A road sign is seen near Emerson, Man. Thursday, February 9, 2016.

John Woods/CP

“Razak finally said, ‘We should give up.’ And I said, ‘Yes, we should give up, and anything that has happened here — it has happened for a reason.’ We had tried our best to survive, but this was how it was going to end. We cried, and we prayed, and we were about to sit down in that snow, because we knew we were going to die in that cold.

“But we saw this big truck, and we were waving, and he stopped. It was 4 or 5 a.m. We told him we needed help.
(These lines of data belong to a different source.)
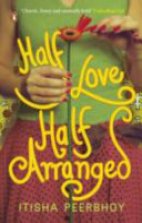 Half love half arranged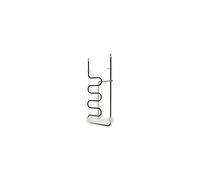 SAUTER - resistance de sole l440x200 m/m pour four sauter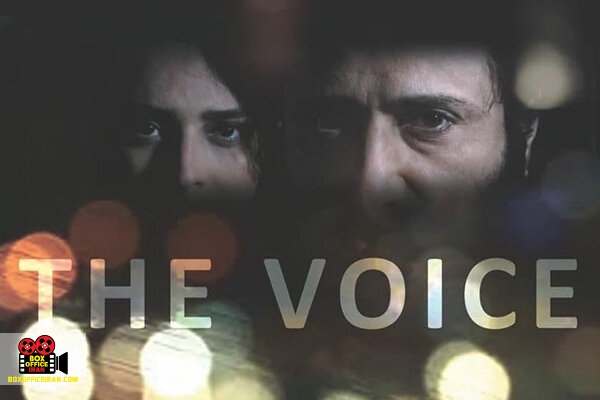 علی عبداللهی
His name was Franco, a Polish guy, from Poland, and he can’t speak English that well, but he is a Canadian. He put us in his cab. We felt like he had been sent to us from God. So many trucks had passed — we were going to die — but he stopped.

“The ambulance and police came. At the hospital, they said they had never seen such frostbite before. The pain I was in, I don’t know how to describe it. All I felt was pain, pain from my fingers — and pain in my hands. The doctors and nurses came to my room. They told me I was going to lose my fingers. My fingers were black. All the tissue was dead. There was nothing they could do.

The pain I was in, I don't know how to describe it

“I started crying. I had come to Canada to work. I had come to make a new life, and I was saying, ‘How can I work if I am going to lose my fingers?’ But all the doctors said I would be OK. They took me to the surgery room on Jan. 20, and when I woke up my fingers were gone. (Doctors were able to save Razak Iyal’s right thumb).

“Right now, I am going for therapy — and it is what it is — and our lives have changed totally. But, all we have to say is, thank God we are alive.

“We are trying to find a way to contribute to this country, to work hard – and pay our taxes — and follow the rules and be a part of this country. Everything is going well, but it will take time. I don’t regret coming to Canada, because what if I had made it — and I didn’t lose my fingers? So I don’t regret it, because I know what I would have faced if I had gone back to my country, and even through these difficulties there are a lot of good people in Canada, people who are encouraging us, people who are making sure we are OK.”


Razak Iyal (left) and Seidu Mohammed look at their phones in the living room of Iyal’s apartment in Winnipeg on Wed., Dec. 20, 2017.